Excerpt -
_ _ _ _
[PATCH v1] mm: Fix race between __split_huge_pmd_locked() and GUP-fast

* [PATCH v1] mm: Fix race between __split_huge_pmd_locked() and GUP-fast
@ 2024-04-25 17:07 Ryan Roberts
  2024-04-25 18:58 ` Zi Yan
                   ` (2 more replies)
  0 siblings, 3 replies; 28+ messages in thread
From: Ryan Roberts @ 2024-04-25 17:07 UTC (permalink / raw)
  To: Andrew Morton, Zi Yan, Aneesh Kumar K.V
  Cc: Ryan Roberts, linux-mm, linux-kernel

__split_huge_pmd_locked() can be called for a present THP, devmap or
(non-present) migration entry. It calls pmdp_invalidate()
_ _ _ _
Stored entries
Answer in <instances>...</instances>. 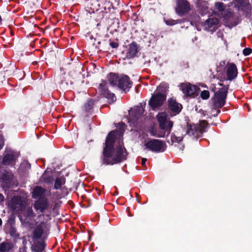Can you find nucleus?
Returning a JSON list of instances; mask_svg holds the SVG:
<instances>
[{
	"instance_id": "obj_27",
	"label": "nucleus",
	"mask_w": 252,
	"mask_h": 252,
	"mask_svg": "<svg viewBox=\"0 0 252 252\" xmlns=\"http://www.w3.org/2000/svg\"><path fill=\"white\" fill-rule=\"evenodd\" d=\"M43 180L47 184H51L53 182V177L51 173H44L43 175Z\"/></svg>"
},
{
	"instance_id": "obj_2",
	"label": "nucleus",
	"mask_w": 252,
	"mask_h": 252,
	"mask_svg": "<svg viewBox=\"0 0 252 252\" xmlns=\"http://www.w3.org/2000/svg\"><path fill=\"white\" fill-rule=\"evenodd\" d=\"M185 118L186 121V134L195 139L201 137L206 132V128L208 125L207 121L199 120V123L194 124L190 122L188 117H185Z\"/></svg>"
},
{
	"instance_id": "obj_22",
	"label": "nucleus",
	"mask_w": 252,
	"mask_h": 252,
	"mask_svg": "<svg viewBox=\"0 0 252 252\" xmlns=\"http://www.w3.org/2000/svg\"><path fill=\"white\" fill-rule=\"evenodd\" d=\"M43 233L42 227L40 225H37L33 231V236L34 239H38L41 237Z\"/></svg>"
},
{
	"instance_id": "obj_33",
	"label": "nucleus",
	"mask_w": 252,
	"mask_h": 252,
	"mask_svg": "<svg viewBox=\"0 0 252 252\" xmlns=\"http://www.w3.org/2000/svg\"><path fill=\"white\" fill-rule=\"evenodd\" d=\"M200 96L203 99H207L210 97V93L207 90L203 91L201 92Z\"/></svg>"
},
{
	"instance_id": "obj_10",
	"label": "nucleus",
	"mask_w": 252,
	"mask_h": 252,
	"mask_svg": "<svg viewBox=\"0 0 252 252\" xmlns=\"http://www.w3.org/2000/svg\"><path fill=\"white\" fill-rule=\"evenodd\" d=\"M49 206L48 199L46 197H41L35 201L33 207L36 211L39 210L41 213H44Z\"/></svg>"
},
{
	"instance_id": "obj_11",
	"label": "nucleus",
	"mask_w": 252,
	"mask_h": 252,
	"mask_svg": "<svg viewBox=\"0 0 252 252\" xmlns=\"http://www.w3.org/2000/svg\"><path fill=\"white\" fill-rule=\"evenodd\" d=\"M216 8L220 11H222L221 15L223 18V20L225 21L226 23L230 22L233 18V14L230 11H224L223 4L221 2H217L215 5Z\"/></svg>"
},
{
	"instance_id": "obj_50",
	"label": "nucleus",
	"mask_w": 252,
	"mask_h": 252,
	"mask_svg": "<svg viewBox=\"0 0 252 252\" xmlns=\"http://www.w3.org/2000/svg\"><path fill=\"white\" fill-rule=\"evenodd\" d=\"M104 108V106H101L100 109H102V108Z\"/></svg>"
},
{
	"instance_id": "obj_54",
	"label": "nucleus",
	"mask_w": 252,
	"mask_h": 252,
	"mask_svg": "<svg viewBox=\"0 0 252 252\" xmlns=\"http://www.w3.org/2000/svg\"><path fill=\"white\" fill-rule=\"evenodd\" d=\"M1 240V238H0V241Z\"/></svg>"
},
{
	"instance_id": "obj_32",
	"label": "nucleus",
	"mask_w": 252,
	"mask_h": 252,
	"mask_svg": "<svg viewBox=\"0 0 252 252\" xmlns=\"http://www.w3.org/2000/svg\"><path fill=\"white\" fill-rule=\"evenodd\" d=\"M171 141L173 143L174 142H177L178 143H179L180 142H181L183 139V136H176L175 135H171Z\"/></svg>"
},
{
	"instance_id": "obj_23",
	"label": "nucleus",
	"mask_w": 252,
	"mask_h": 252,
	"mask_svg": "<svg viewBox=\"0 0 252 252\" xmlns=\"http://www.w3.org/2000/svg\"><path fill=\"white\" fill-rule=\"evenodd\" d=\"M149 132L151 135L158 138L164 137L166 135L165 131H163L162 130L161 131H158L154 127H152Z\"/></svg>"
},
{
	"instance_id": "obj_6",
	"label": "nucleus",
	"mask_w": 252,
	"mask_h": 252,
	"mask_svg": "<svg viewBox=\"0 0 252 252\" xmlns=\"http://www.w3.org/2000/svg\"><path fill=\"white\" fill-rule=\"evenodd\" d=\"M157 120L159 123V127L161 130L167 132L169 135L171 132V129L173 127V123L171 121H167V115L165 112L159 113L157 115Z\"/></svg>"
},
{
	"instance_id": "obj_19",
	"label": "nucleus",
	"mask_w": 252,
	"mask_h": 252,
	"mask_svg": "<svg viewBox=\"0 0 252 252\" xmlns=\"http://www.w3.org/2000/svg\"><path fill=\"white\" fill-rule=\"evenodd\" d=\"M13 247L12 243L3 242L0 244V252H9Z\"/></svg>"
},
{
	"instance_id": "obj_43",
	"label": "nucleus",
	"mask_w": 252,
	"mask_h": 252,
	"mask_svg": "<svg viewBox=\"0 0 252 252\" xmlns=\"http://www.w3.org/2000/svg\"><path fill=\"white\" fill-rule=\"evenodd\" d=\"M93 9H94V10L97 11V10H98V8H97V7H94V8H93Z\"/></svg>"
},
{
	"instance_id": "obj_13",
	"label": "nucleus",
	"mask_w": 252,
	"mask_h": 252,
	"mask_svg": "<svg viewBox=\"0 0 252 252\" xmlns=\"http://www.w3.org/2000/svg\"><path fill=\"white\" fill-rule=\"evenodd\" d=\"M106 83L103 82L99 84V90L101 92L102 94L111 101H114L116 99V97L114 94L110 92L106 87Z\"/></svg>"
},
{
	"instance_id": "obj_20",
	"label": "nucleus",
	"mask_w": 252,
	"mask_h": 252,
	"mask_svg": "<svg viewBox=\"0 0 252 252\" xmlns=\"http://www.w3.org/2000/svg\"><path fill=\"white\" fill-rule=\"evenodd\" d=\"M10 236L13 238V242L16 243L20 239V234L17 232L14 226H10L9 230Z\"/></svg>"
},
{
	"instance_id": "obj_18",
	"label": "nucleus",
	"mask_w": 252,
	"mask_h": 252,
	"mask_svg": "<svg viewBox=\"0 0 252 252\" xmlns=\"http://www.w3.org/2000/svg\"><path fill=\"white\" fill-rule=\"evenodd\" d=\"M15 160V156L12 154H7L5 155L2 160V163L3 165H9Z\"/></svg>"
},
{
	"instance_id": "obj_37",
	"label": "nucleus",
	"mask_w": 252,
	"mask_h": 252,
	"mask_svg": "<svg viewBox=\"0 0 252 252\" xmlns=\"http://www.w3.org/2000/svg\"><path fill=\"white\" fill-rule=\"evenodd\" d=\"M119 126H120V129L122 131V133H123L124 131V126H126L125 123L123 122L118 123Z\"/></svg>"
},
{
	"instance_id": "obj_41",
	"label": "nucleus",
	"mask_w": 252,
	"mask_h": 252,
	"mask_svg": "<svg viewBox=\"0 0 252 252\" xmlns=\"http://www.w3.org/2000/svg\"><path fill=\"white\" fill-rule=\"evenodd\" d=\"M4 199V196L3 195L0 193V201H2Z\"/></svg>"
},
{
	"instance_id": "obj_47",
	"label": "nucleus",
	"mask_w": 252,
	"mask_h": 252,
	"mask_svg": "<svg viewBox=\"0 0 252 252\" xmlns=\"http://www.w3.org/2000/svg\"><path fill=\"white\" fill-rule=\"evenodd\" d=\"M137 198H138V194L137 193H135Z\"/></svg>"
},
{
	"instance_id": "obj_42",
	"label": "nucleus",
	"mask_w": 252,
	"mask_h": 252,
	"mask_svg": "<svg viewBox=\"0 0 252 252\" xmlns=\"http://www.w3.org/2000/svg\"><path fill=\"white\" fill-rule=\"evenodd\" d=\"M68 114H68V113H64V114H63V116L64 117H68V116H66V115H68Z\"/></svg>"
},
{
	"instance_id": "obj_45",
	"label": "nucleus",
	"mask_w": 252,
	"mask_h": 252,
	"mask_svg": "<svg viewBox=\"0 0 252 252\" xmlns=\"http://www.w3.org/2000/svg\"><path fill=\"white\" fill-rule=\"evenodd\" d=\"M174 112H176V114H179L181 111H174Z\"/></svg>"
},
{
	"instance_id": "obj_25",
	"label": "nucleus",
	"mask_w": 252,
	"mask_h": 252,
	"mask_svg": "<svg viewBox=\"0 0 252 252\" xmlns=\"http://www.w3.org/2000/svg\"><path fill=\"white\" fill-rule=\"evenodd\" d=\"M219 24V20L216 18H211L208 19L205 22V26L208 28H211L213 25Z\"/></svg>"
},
_ _ _ _
Exercises -
#1 Who sent the patch email?
#2 List every kind of entry that the patch email says __split_huge_pmd_locked() can be called for.
#3 Please carry on the patch email from its last sentence.
The stored entries are separate from the patch email.

Results by task -
#1 Ryan Roberts

#2
- a present THP
- devmap
- a (non-present) migration entry

#3
unconditionally on the pmdp and only determines if it is present or not
based on the returned old pmd. This is a problem for the migration entry
case because pmd_mkinvalid(), called by pmdp_invalidate() must only be
called for a present pmd.

On arm64 at least, pmd_mkinvalid() will mark the pmd such that any
future call to pmd_present() will return true. And therefore any
lockless pgtable walker could see the migration entry pmd in this state
and start interpretting the fields as if it were present, leading to
BadThings (TM). GUP-fast appears to be one such lockless pgtable walker.
I suspect the same is possible on other architectures.

Fix this by only calling pmdp_invalidate() for a present pmd. And for
good measure let's add a warning to the generic implementation of
pmdp_invalidate(). I've manually reviewed all other
pmdp_invalidate[_ad]() call sites and believe all others to be
conformant.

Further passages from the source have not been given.